- TASK INSTRUCTIONS -
The response must consist of the lines below from the one with "Mother and daughter" through the one with "A robotic arm", exactly as they appear and with both ends kept.

────

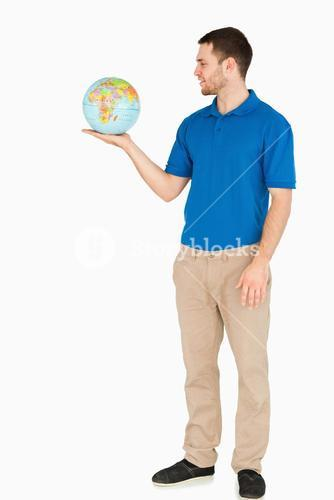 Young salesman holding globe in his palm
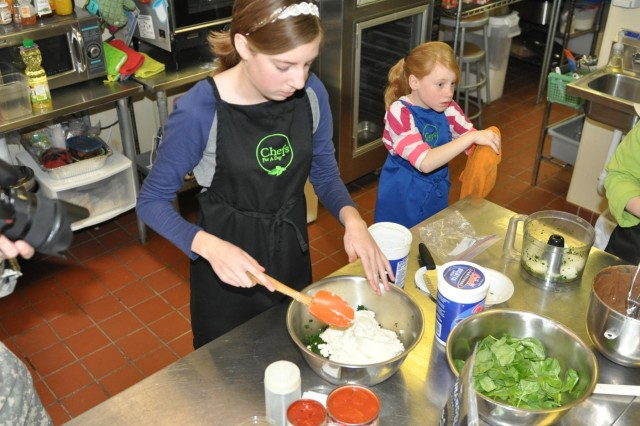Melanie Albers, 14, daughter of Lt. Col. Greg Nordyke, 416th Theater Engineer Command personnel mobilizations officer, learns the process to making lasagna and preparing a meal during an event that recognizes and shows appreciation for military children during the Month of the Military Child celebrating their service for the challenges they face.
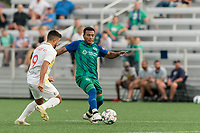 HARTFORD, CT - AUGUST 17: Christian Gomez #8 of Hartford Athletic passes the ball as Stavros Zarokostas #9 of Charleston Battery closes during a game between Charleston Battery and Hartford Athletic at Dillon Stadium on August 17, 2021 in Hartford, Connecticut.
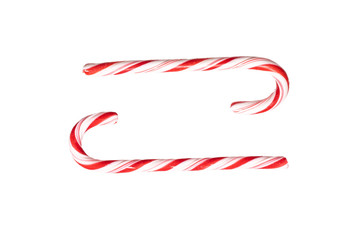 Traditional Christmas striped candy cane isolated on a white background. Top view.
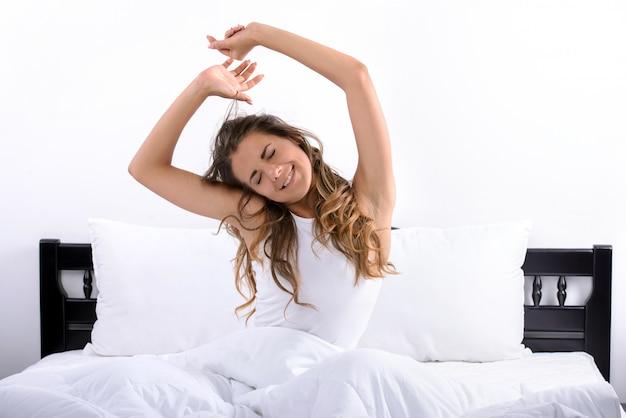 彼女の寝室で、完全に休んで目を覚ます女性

────

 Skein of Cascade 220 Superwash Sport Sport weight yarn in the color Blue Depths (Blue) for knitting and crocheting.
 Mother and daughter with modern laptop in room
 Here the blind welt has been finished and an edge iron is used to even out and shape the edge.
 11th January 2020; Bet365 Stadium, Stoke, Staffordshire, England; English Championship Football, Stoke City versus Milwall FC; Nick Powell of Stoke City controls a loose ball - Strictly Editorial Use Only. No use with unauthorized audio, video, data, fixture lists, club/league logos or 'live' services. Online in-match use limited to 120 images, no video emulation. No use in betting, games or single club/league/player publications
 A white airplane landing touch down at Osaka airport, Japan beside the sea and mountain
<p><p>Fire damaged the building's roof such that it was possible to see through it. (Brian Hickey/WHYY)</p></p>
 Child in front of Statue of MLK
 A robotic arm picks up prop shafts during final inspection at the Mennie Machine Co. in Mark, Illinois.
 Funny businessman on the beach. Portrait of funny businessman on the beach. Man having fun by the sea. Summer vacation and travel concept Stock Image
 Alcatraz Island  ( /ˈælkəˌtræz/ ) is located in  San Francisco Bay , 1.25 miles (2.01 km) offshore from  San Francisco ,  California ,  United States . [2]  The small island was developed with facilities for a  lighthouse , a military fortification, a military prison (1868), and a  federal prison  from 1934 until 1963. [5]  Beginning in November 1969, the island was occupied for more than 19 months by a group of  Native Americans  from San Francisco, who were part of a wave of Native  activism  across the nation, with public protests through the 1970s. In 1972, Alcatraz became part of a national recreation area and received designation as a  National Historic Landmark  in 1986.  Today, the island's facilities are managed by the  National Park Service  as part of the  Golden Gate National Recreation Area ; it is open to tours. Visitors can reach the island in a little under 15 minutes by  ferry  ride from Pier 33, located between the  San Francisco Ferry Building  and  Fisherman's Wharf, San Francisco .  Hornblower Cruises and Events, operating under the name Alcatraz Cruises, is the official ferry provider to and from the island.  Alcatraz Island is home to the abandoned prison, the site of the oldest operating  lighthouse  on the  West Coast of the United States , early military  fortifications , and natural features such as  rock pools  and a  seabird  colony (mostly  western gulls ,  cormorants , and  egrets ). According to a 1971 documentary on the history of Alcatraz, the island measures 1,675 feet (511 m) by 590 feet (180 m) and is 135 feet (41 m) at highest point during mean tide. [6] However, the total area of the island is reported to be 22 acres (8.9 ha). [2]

────

- EXERCISE RESPONSE -
 Mother and daughter with modern laptop in room
 Here the blind welt has been finished and an edge iron is used to even out and shape the edge.
 11th January 2020; Bet365 Stadium, Stoke, Staffordshire, England; English Championship Football, Stoke City versus Milwall FC; Nick Powell of Stoke City controls a loose ball - Strictly Editorial Use Only. No use with unauthorized audio, video, data, fixture lists, club/league logos or 'live' services. Online in-match use limited to 120 images, no video emulation. No use in betting, games or single club/league/player publications
 A white airplane landing touch down at Osaka airport, Japan beside the sea and mountain
<p><p>Fire damaged the building's roof such that it was possible to see through it. (Brian Hickey/WHYY)</p></p>
 Child in front of Statue of MLK
 A robotic arm picks up prop shafts during final inspection at the Mennie Machine Co. in Mark, Illinois.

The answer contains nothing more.